The nephritis of pregnancy unless complications are present also scarcely requires a very rigid diet as here also the course of the disease is often favourable so soon as delivery takes place or the uterus is emptied.
Where the nephritis of pregnancy is of a severe type and accompanied by eclamptic or uraemic phenomena the diet must be similar to that suitable for acute and sub-acute nephritis.

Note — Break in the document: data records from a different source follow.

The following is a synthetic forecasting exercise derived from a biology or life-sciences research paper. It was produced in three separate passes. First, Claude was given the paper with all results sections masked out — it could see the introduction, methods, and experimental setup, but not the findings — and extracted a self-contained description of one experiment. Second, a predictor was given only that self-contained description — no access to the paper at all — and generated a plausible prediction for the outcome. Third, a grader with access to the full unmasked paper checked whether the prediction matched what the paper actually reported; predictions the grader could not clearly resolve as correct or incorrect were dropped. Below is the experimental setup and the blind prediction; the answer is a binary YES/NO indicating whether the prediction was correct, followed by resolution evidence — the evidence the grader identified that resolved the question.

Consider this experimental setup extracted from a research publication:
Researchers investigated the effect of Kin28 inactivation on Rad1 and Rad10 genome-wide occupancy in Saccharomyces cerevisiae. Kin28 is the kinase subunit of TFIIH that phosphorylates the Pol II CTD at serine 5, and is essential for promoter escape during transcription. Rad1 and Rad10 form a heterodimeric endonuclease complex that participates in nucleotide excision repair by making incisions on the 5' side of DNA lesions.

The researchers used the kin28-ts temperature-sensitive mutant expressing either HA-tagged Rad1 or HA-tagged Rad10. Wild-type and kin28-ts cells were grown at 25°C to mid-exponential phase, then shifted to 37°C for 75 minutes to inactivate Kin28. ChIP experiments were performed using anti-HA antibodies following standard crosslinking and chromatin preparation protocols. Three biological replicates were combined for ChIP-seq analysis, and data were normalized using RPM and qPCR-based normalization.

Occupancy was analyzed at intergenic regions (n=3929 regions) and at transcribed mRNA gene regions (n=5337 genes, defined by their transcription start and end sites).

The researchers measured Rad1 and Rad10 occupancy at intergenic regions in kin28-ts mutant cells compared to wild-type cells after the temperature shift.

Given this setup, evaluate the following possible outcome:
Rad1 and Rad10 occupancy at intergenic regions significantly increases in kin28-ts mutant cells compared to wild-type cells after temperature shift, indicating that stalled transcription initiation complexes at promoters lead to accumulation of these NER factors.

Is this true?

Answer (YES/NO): YES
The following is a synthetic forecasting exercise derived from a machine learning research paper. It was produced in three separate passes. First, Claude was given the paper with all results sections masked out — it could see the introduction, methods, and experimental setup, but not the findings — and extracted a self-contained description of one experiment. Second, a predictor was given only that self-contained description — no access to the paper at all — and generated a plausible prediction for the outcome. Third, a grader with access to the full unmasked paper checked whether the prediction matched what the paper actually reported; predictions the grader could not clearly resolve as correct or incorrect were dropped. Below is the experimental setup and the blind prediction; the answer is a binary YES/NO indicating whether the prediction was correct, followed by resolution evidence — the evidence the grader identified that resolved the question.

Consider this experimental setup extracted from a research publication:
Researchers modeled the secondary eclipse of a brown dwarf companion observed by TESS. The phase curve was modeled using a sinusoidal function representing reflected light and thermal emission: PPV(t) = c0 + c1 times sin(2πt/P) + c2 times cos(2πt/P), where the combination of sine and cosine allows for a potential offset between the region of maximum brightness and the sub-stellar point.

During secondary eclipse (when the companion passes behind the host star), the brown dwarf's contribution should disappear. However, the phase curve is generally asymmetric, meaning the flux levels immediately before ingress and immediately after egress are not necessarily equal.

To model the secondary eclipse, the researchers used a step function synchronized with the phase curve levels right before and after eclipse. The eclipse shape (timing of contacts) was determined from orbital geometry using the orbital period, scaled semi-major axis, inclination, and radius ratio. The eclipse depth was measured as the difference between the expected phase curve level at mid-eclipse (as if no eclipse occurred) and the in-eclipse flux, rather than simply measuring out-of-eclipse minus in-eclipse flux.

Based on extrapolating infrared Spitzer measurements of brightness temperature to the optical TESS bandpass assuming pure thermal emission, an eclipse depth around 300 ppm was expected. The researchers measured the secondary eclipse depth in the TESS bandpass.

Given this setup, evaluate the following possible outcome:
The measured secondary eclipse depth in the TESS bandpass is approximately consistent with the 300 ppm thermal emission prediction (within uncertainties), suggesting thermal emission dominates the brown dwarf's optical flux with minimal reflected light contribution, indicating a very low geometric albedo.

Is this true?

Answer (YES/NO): NO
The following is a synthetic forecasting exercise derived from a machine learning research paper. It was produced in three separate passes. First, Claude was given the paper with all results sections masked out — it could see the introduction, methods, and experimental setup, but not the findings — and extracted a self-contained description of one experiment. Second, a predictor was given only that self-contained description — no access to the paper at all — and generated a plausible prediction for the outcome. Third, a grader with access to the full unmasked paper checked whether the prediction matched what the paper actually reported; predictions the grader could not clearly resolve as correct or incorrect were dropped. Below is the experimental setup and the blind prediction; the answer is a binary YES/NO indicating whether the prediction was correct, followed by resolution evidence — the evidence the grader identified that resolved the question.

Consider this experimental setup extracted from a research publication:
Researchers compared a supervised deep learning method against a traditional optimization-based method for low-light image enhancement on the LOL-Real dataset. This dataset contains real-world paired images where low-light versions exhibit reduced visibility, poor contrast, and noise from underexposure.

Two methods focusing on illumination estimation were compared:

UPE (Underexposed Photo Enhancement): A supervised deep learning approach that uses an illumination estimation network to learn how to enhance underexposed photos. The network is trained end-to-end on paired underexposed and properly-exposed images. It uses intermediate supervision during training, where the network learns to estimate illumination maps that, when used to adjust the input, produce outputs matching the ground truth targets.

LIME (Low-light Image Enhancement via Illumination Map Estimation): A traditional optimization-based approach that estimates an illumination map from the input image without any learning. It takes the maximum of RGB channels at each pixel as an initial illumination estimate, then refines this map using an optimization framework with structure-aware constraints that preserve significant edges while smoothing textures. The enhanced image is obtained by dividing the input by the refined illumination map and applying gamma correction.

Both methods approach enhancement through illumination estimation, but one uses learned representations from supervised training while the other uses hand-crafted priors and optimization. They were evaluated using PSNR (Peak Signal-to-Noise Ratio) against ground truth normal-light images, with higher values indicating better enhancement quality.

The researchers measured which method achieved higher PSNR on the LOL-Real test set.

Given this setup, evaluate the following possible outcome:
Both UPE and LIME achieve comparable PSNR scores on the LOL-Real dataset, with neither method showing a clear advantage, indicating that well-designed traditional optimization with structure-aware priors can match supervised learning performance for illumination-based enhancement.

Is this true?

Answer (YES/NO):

The last group of cases that merits consideration is that in which an albuminuria persists after an attack of nephritis. In many of these cases there are no marked symptoms of renal disease beyond the presence of a persistent albuminuria and casts. Many of these cases are looked upon as examples of chronic nephritis, and no doubt this is correct if the words are used in the sense that an organic lesion of the kidney is present. Such a lesion, however, is not necessarily progressive, and such patients may live for years, sometimes even forty years, excreting all the time a more or less highly albuminous urine, but without presenting any persistent dropsy or any cardio-vascular degeneration, or any uraemic symptoms. In the absence of these complications, no beneficial results will be obtained by putting these patients on a restricted and rigid diet with the idea of thereby diminishing the albuminuria. In fact, much harm may be done by lowering their general health by a milk diet insisted on for too prolonged a time. Doubtless the efficiency of the kidney in these cases is somewhat impaired, but the albuminuria may be regarded rather as produced by a lesion that is the result of the attack of the nephritis, than as the result of a slowly progressive and destructive kidney lesion. There is no class of cases of renal disease where it is more important to diet the patient on general considerations, and such patients should be ordered a simple mixed diet with plenty of vegetables, fruit, and a moderate quantity of fish and meat.